Why Free Testosterone Levels Matter
Low testosterone is definitely a condition worthy of concern, but if your family doctor only tests you for total testosterone, you may not receive an accurate diagnosis or treatment plan.
The most important reading of all when doing a blood test for hormone deficiency is your free testosterone levels. Why does free testosterone matter more than total testosterone?
It is not that it matters more; it is because it paints an entirely different picture as to what is going on in the body. You may have perfectly normal total testosterone levels, but if your free testosterone levels are low, you have a serious issue. What that means is that the testosterone in your bloodstream is having a hard time breaking free of SHBG (sex hormone binding globulin).
What does free testosterone level mean and why does it attach to SHBG in the first place?
When testosterone enters the bloodstream, it must attach to a protein to move through the blood vessels before it reaches its targeted receptors on tissues and detaches into what is called a “free” state. Only then can testosterone perform its duties.
The only other difference is the small percentage of testosterone moving through the bloodstream loosely bound to albumin, which is also bioavailable to the receptors.
If you have low free testosterone levels and normal total testosterone levels, then the testosterone cannot perform its functions since it is remaining bound to SHBG. Of course, if your total testosterone levels are significantly low, you will probably need to look into testosterone therapy if symptoms of Low T are present.
What Are Normal Free Testosterone Levels?
The first thing to realize when looking at the charts below is that what is considered normal as far as free testosterone levels by age is just an average of a multitude of people. Individual numbers may vary greatly. Some people have extremely low free testosterone levels, but experience no symptoms of Low T. Others fall in the lower portion of the normal range, yet are dealing with a variety of changes in their bodies.

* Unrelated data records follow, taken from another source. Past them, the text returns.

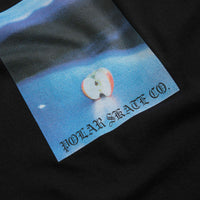 Polar Core T-Shirt - Black thumbnail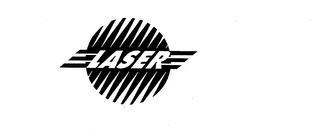 LASER trademark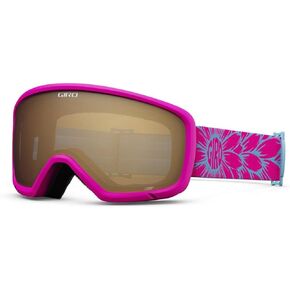 Giro Stomp Kids Ski Goggles - Snowboard Goggles for Youth, Boys & Girls - Anti-Fog - OTG (Over Glasses)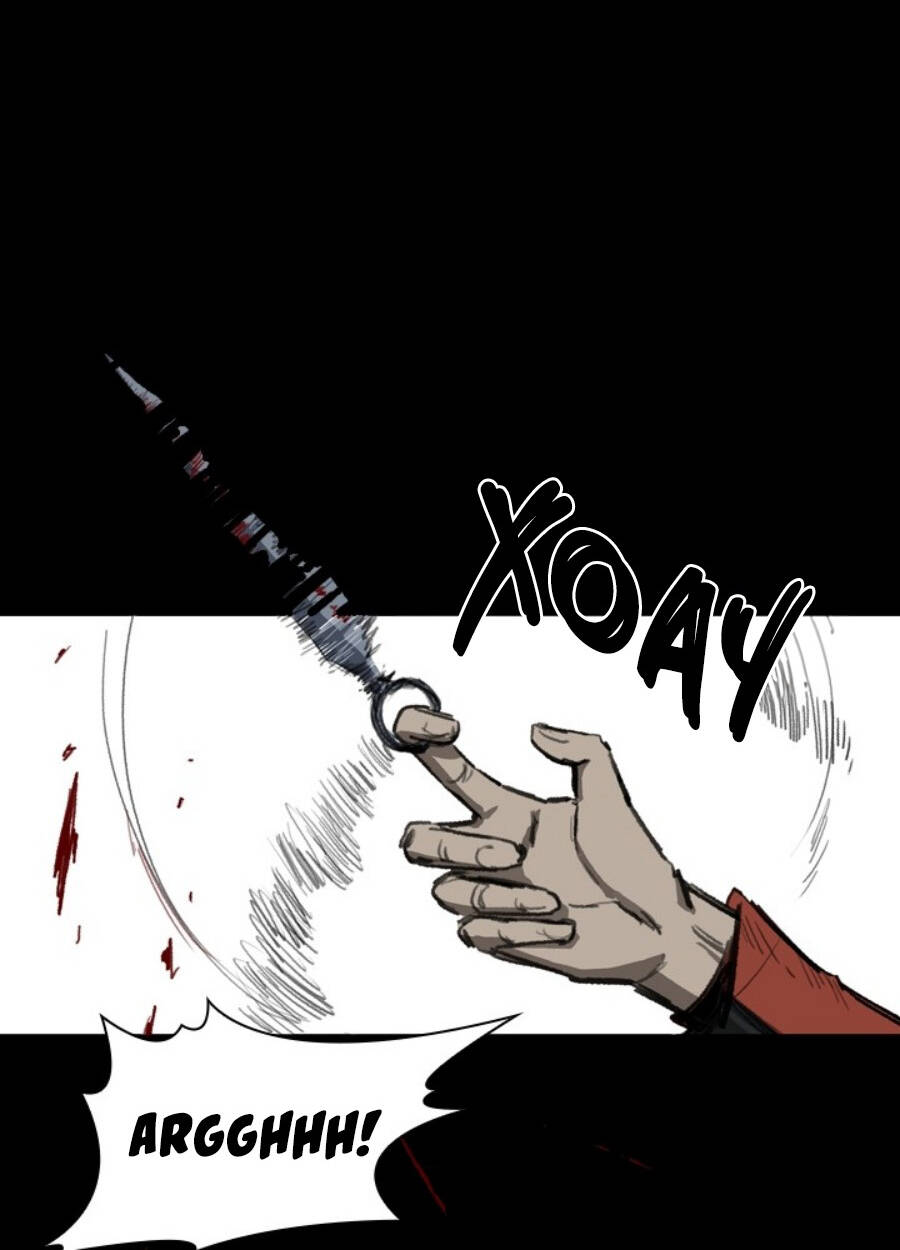 Fray: Chapter 9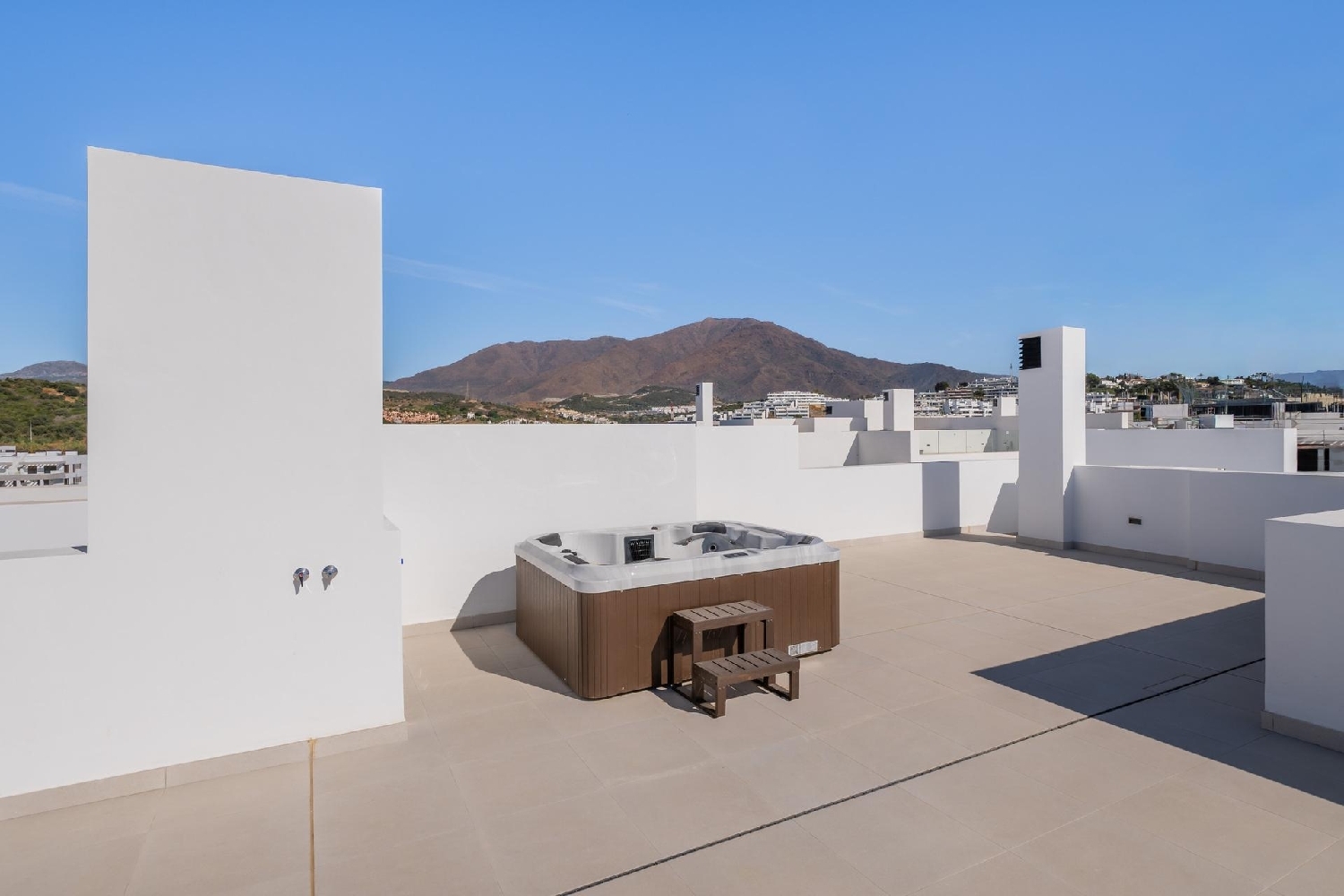  for sale apartment Estepona Costa Del Sol Occidental 3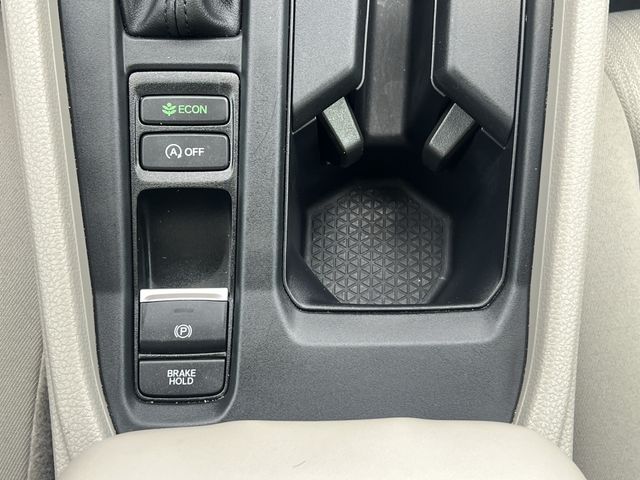 Used 2023  Honda LX image 22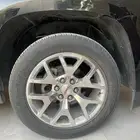 جنوط وكفرات للبدل مع شد البلد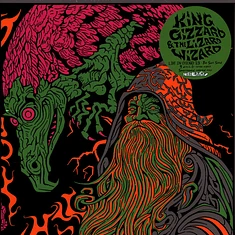 King Gizzard & The Lizard Wizard - Live In Chicago '23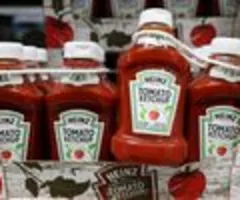 Insider - JBS und Sigma buhlen um Hotdog-Geschäft von Kraft Heinz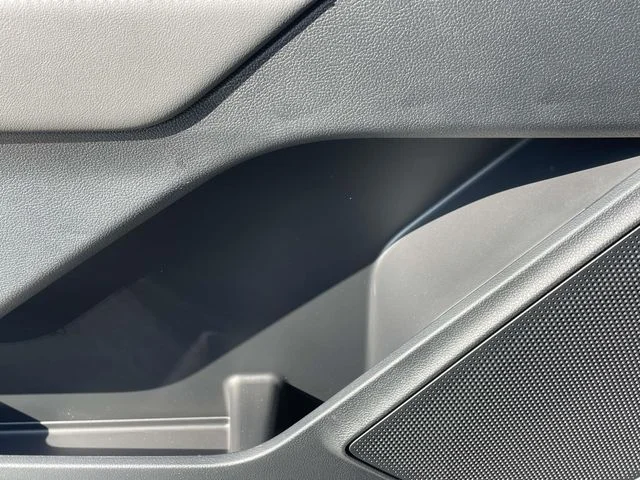 New 2026 Black Ford Active image 13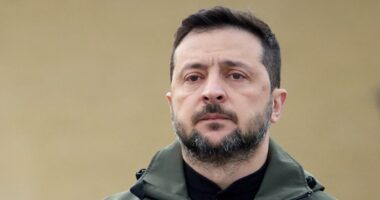 Ukraine-Russia war live: Europe sends billions in frozen Russian assets to Kyiv as Moscow threatens response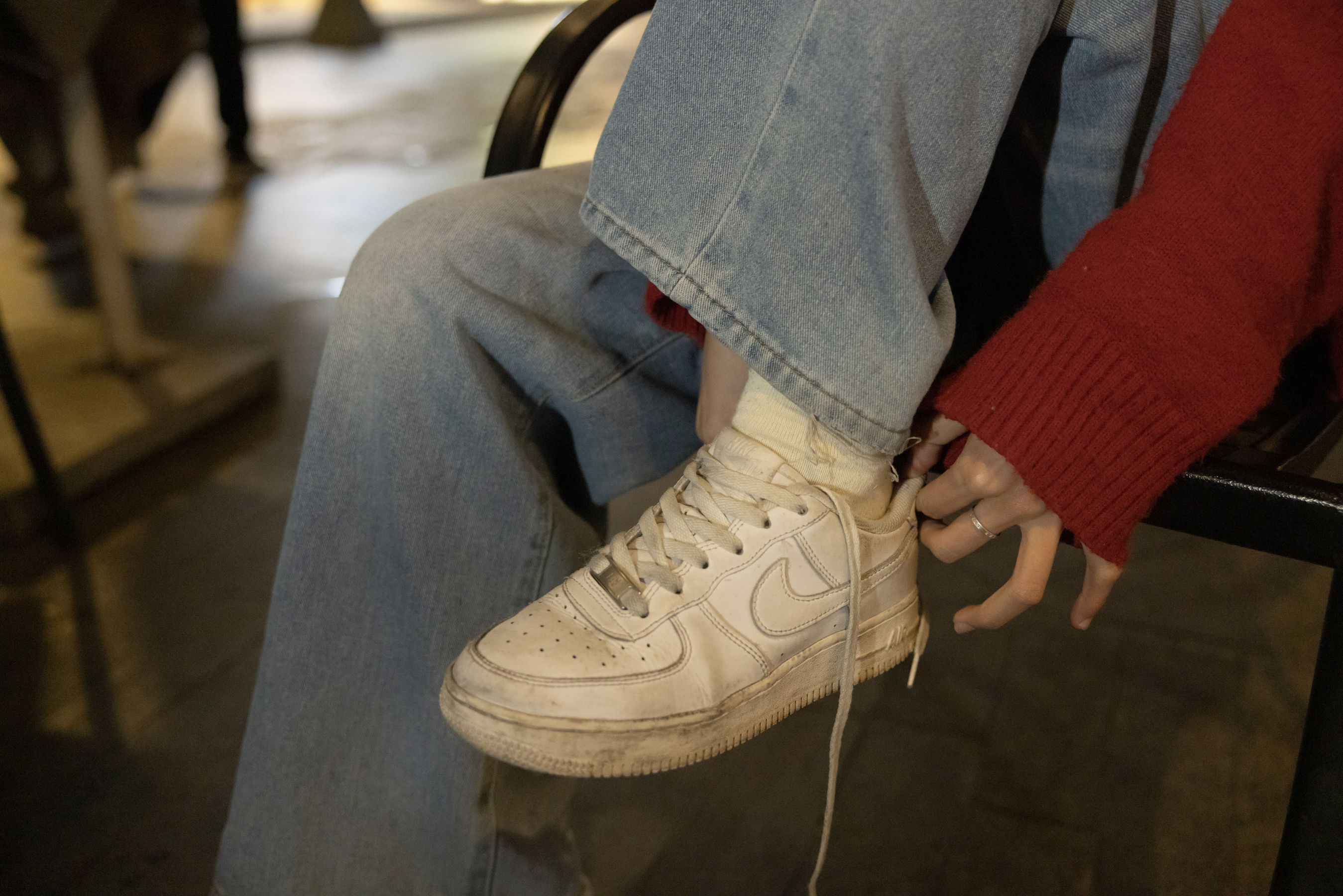 她们印象 No.007 画月/(112P)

In each free testosterone levels chart below, you will find information that doctors use to determine if you can benefit from testosterone replacement therapy.
In the chart of free testosterone levels in males, you will see a difference between the free testosterone range and the average level of free testosterone. What that means is that you can expect to feel the best in most cases if your free testosterone levels do not dip below the average.
|Age||Free Testosterone Range||Average Free Testosterone|
|Men 30 – 39||4.65 – 19.0 pg/mL||11.8 – 12.84 pg/mL|
|Men 40 – 49||4.26 – 17.1 pg/mL||11.1 – 12.42 pg/mL|
|Men 50 – 59||3.87 – 15.6 pg/mL||10.5 – 11.38 pg/mL|
|Men 60 +||3.47 – 13.9 pg/mL||9.4 – 10.71 pg/mL|
Women are a bit different as their testosterone levels are naturally much lower than those of a male. We have two different charts below. The first shows normal free testosterone levels. Female measurements are determined by age – under and over 50 years.
|Normal Free Testosterone Levels||pg/mL Range|
|Women Under 50 Years of Age||Over 1.5|
|Women Over 50 Years of Age||Over 1.0|
This second chart shows bioavailable testosterone because it is offset by whether or not a woman is on oral estrogen – something a man does not have to contend with in his life.
|Bioavailable Testosterone Levels in Women||ng/dL Range|
|20 to 50 Years of Age Not on Oral Estrogen||0.8 – 10|
|20 to 50 Years of Age on Oral Estrogen||0.8 – 4.0|
How to Determine Free Testosterone Levels
To determine whether or not you have Low T by checking free testosterone levels, you will need to have your blood measurements assessed by a lab.
The free testosterone level blood test is just part of the diagnostic process. Total testosterone, a complete blood count, a check for growth hormone deficiency, pituitary gland functions, and other essential blood panels are also compared.
To undergo hormone blood testing for the diagnosis of low testosterone or other hormonal imbalances, you will want to contact a hormone replacement therapy (HRT) specialist. These doctors have the expertise necessary to treat conditions associated with high or low hormone levels.
To raise free testosterone levels high enough to reverse the symptoms stemming from Low T, careful calculations are based on blood analysis, physical examination, health history, and current symptoms. This assessment lets the doctor know how much testosterone to prescribe and how often to administer the treatments.